Haves and Have nots, Lagos Nigeria (CC BY-SA 4.0)
What does luxury culture tell us about African society? Dr Simidele Dosekun explains why her book answers important questions about consumption and inequality on the continent of Africa.
Dr Dosekun spent her formative years growing up in Lagos, Nigeria, living amongst the middle and upper-class social milieus of the African west coast metropolis. This experience gave her an understanding of her country and identity as she went on to pursue her academic studies and career in Europe and America.
“I am a member of a relatively privileged demographic of African society. But after living in the UK and elsewhere for around 20 years, I felt the way that Africa is still depicted in many parts of the West didn’t relate to my own experiences.”
In Nigeria, she is struck but what she describes as ‘the culture of display, showing what you have’ which is not new but has become more prominent in recent years.
Dr Dosekun says: “At elite weddings in Nigeria, for example, you can see wealth being displayed in a way which is different to the West, where people might be more discreet about it.”
“In Lagos the inequality is so stark and so visible, the physical and geographical inequality sits side by side and confronts you in a way that is unavoidable.”
The regularity of these types of spectacles are a product of both the intense economic development that has occurred in recent decades in many African states, and deeper cultural logics and sensibilities about wealth and aspiration. “Nigeria, like many parts of Africa the wider world, is deeply economically unequal, with pockets of vast wealth. But I think people accept and even celebrate these types of displays because they resolve they are going to have it as well.”
This depiction of Nigeria as a society where luxury culture taps into an important part of the national culture, is one of the many themes running through Dr Dosekun’s book, African Luxury: Aesthetics and Politics, edited alongside Dr Mehita Iqani.

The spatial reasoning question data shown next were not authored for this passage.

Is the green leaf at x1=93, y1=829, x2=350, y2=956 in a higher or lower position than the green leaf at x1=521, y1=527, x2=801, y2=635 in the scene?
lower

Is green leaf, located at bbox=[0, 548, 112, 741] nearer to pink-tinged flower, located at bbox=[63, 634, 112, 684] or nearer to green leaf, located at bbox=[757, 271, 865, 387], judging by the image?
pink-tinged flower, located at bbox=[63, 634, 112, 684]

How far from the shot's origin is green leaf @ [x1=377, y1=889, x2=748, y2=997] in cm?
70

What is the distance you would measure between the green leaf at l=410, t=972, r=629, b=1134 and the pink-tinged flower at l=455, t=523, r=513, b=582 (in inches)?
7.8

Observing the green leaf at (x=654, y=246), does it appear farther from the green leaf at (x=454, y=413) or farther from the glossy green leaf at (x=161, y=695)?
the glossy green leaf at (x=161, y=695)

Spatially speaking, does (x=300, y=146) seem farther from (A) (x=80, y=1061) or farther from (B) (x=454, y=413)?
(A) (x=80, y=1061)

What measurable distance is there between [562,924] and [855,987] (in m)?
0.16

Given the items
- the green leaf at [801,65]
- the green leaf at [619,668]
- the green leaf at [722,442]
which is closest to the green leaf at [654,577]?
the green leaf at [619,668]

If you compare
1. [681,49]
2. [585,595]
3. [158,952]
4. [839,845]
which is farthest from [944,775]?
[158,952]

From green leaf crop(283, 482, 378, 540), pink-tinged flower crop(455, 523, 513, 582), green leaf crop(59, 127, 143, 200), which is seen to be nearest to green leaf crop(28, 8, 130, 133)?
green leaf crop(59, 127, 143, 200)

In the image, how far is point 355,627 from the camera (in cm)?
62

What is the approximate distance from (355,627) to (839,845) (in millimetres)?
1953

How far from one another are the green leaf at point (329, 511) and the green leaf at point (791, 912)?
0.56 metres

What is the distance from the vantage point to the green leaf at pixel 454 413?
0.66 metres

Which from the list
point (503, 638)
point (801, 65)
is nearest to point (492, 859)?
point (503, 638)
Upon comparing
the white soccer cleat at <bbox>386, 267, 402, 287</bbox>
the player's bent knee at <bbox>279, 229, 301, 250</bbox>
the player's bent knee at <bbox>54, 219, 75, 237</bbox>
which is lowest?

Dr Dosekun’s book offers a range of perspectives; in selecting contributors who each bring different disciplinary frames to bear, Dr Dosekun and Dr Iqani hope to represent the complexity of luxury culture. Dr Dosekun uses her own chapter to analyse the self-representation and branding of a high-profile luxury shop in Lagos. Founded by a member of one of the richest families in Nigeria and designed by a world-famous architect, the store sells clothing, design and art from across Africa and the world.
Dr Dosekun writes that the shop offers a lifestyle and idea that are inextricable from the shop’s wealthy founder, and that if luxury is a ‘theoretical’ rather than an inherent property of things, it becomes about whatever is cast and represented successfully as luxurious.
“The question is what is luxury and luxury very much a relative term and is contextual. Why does this shop attract the attention and fascination that it does?
“Like the rest of the book, my account of the luxury shop doesn’t prescribe or define what luxury is, but allows readers interpret it and give it their own meaning. Luxury is a relative term, about what’s scarce at any particular time.”
Dr Dosekun also hopes the book acts as a counterweight to much of the study and coverage of Africa, which tends to focus on extreme poverty, conflict, and inequality.
“The narrative about Africa rising is well commented on, but my interest is the Africans who are already part of theglobal elite class who already exist in this world. They bring a different perspective to how we understand the social dynamic on the continent, its relationship with the rest of the world, and where Africa could be heading in the future.”